Second voyage. Columbus left Cadiz, Spain, on September 24, 1493 to find new territories, with 17 ships carrying supplies, and about 1,200 men to colonize the region. On October 13, the ships left the Canary Islands as they had on the first voyage, following a more southerly course.

On November 3, 1493, Columbus sighted a rugged island that he named Dominica; later that day, he landed at Marie-Gallant, which he named Santa Maria la Gallant. After sailing past Les Saints (To-dos los Santos), he arrived at Guadeloupe (Santa Maria de Guadalupe), which he explored between November 4 and November 10, 1493.

The exact course of his voyage through the Lesser Antilles is debated, but it seems likely that he turned north, sighting and naming several islands including Montserrat (Santa Maria de Montserrat), Antigua (Santa Maria la Antigua), Redondo (Santa Maria la Redonda), Nevis (Santa Maria de las Nieves), Saint Kitts (San Jorge), Saint Eustatius (Santa Anastasia), Saba (San Cristobal), Saint Martin (San Martin), and Saint Croix (Santa Cruz).
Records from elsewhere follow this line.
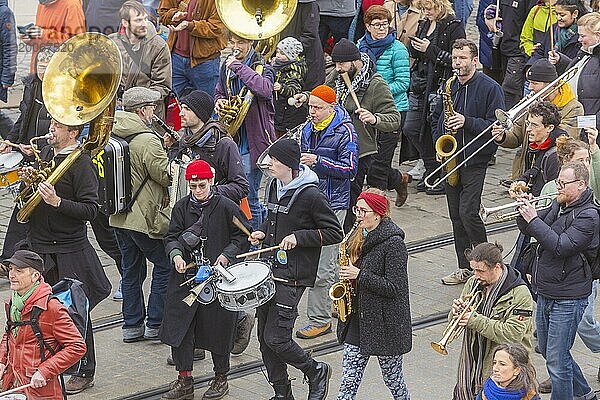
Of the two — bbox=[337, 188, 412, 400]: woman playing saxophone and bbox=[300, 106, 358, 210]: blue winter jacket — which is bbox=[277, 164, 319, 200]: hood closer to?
bbox=[337, 188, 412, 400]: woman playing saxophone

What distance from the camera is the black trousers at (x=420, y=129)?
13039 millimetres

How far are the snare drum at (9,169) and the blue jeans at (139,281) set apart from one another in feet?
3.23

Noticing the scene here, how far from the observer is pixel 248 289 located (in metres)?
8.43

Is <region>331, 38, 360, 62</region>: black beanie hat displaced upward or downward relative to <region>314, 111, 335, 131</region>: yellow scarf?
upward

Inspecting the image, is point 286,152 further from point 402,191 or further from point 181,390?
point 402,191

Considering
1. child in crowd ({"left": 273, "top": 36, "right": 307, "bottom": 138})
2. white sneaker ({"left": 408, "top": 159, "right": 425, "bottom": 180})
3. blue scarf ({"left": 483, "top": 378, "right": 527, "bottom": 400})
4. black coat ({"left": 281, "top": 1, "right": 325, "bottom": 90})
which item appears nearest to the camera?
blue scarf ({"left": 483, "top": 378, "right": 527, "bottom": 400})

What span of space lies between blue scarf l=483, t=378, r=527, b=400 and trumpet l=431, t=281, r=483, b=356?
1.67 ft

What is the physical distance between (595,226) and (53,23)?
17.0 feet

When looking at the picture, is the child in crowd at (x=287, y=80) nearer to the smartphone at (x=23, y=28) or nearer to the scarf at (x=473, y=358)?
the smartphone at (x=23, y=28)

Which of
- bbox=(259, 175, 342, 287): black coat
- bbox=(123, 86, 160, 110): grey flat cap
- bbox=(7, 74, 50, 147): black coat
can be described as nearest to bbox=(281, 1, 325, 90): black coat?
bbox=(7, 74, 50, 147): black coat

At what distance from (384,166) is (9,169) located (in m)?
3.89

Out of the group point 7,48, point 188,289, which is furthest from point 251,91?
point 7,48

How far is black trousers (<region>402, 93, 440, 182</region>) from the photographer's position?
42.8ft

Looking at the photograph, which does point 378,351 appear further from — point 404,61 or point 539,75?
point 404,61
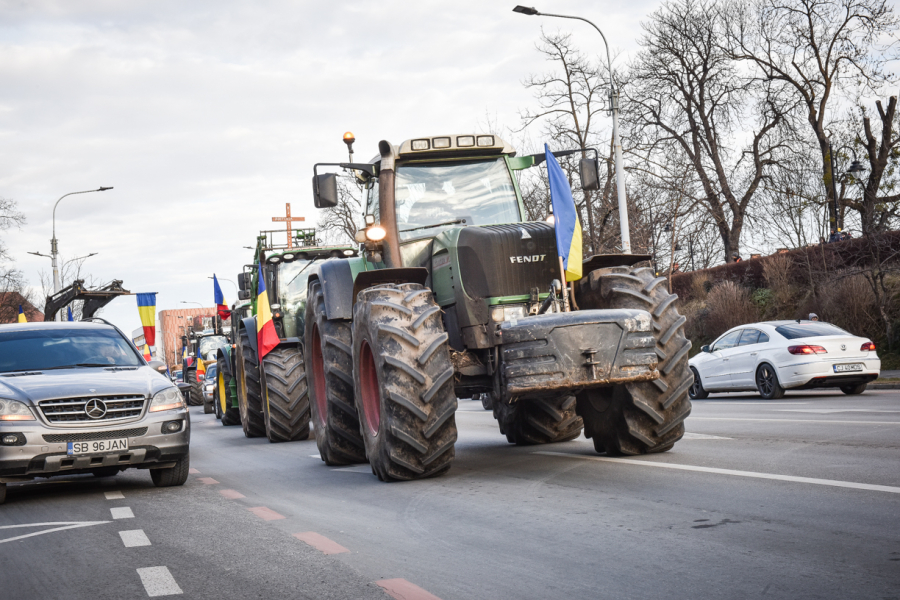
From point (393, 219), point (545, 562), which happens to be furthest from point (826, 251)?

He also sighted the island chain of the Virgin Islands, which he named Santa Ursula y las Once Mil Virgins, and named the islands of Virgin Gorda, Tortola, and Peter Island (San Pedro).

He continued to the Greater Antilles, and landed at Puerto Rico (San Juan Bautista) on November 19, 1493. One of the first skirmishes between Americans and Europeans since the Vikings took place when his men rescued two boys who had just been castrated by their captors.

Michele de Cuneo, a Liguria nobleman on Columbus' second voyage, wrote in 1495, "While I was in the boat I captured a very beautiful Carib woman, whom the said Lord Admiral gave to me and with whom, having taken her into my cabin, she being naked according to their custom, I conceived desire to take pleasure.

I wanted to put my desire into execution but she did not want it and treated me with her finger nails in such a manner that I wished I had never begun.

But seeing that (to tell you the end of it all), I took a rope and thrashed her well, for which she raised such unheard of screams you would not have believed your ears. Eventually we came to such terms, I assure you, and that you would have thought she had been brought up in a school for whores.

On November 22, Columbus returned to Hispaniola, establishing a new settlement at Isabel – on the north coast – where gold had first been found. However, it proved a poor location and the settlement was short-lived.

He left Hispaniola on April 24, 1494, arrived at Cuba (naming it Juana) on April 30, and reached Jamaica on May 5. He explored the south coast of Cuba, which he believed to be a peninsula rather than an island, and several nearby islands including the Isle of Youth (La Evangelista), before returning to Hispaniola on August 20 and then finally returning to Spain.